**PROVIDED TEXT**

This isn’t just about Generation Y, though — this crosses all generations and touches on fundamental issues of marketing and client care. Part of really understanding your clients (something every successful firm has to do) is understanding the demographic leanings and preferences with which every client comes equipped — and having understood them, incorporating them into your strategies both for dealing with these clients and for seeking out new ones.

It’s more than just not sending the earnest Boomer to talk up the jaded Gen-X entrepreneur, or leaving the presumptuous Millennial alone with the distant Silent retiree. It’s about crafting a complete range of tactical approaches to clients — talent selection, methods of communication, service delivery vehicles, etc. — designed to increase a particular client’s engagement, comfort level, and resonance with the firm. Obviously, you can’t tell everything about clients from their year of birth, but generational influences are real, and they need to be factored into all manner of communication, from initial marketing efforts to ongoing service delivery.

Susan Cartier Liebel discusses these important points in a post at Build a Solo Practice LLC about generational relations in the law, which in turn refers to a Copyblogger post by James Chartrand that provides a quick-and-dirty summary of generational attributes. The upshot of James’ article is that marketing and publicity materials need to be targeted to customers in part depending on their generational influences. One of the points of Susan’s article is that this is especially true in lawyers’ relations with clients. Both posts make excellent points that lawyers should read and take to heart when framing how they deal with clients and designing the tailored vehicles by which they communicate to them.

The legal talent matrix

Ron Friedmann at the Strategic Legal Technology blog has a terrific new post that should shift a few paradigms about how in-house counsel deploy legal talent to tackle various tasks. Ron crossed an x-axis that plotted the complexity of work with a y-axis that plotted the volume of work, and ended up with what he calls “a classic management consultant’s 2-by-2” — a graph that charts the most appropriate type of talent solution for different types of legal challenges.

The result is eye-opening and provocative. The majority of space in the chart is given over to legal providers other than in-house lawyers or outside counsel. Low-volume, low-complexity tasks are best solved by checklists; high-volume, low-complexity tasks can be addressed through automated systems. In-house and outside counsel are reserved only for high-complexity tasks, but half of that sector is occupied by temps, paraprofessionals and offshore legal talent. The dominant takeaway from the diagram is that there are a whole lot of ways to solve your legal problem, and (expensive) traditional lawyers constitute a minority of them.

Ron notes that “[e]ach person likely would draw the circles/ellipses elsewhere,” and indeed, I’d be inclined to enlarge the “temp” oval and shrink the “offshored” circle, among other adjustments. But those differences of opinion don’t detract from the fact that this is a groundbreaking way to look at the assignment of legal tasks to the appropriate level of talent. Legal departments might be already doing this on a de facto basis, but they should take steps to formalize it in this fashion; I fully expect they would be rewarded with cost and efficiency savings.

**MATERIAL PROVIDED**
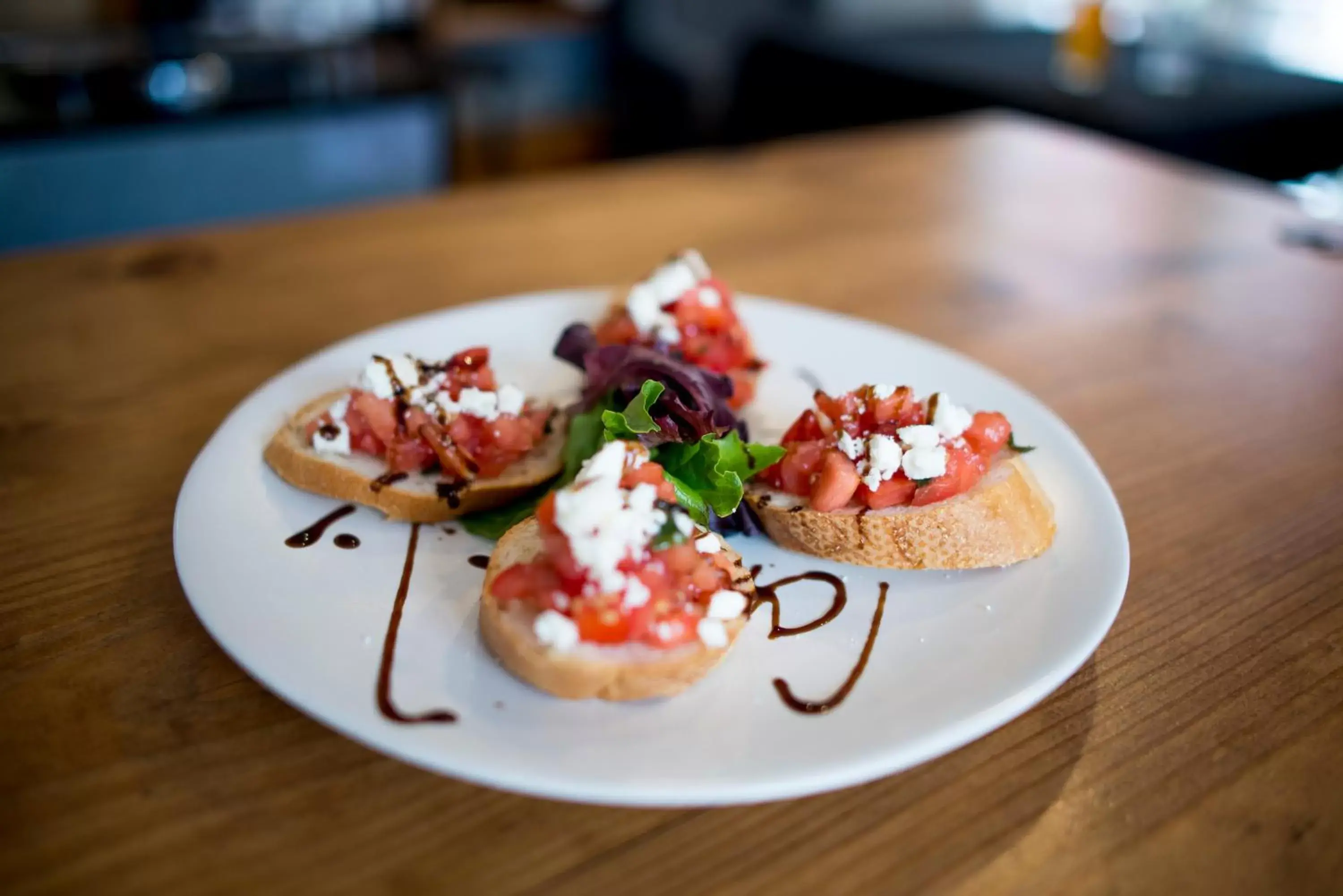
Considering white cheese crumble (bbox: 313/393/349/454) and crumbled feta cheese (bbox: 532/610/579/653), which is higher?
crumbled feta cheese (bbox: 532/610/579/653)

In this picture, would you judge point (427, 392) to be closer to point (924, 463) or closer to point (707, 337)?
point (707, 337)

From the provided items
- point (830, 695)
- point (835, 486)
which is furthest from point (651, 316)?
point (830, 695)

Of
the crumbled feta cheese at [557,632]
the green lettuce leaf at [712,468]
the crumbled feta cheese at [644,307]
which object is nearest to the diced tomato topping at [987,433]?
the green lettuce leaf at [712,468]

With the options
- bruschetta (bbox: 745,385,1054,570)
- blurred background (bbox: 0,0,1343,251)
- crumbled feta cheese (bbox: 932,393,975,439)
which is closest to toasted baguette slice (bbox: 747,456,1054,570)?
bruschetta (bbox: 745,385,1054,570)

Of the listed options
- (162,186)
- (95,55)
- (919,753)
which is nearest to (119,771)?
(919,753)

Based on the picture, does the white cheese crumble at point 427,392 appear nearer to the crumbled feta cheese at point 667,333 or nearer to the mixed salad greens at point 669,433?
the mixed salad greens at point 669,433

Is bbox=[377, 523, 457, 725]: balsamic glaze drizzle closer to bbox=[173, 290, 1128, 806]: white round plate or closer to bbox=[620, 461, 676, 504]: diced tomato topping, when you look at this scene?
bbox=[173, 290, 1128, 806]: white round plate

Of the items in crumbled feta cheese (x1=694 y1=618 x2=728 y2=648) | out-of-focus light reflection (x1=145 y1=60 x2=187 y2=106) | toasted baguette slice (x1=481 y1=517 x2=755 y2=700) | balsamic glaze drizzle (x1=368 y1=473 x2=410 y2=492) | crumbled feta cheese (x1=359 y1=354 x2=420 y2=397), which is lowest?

**WHAT IS EXPECTED**
Reproduce word for word the passage of the post on client generations and legal talent that opens with the words containing "This isn’t just" and closes with "out new ones.". The listing can be set aside; none of it is needed.

**THE RESPONSE**
This isn’t just about Generation Y, though — this crosses all generations and touches on fundamental issues of marketing and client care. Part of really understanding your clients (something every successful firm has to do) is understanding the demographic leanings and preferences with which every client comes equipped — and having understood them, incorporating them into your strategies both for dealing with these clients and for seeking out new ones.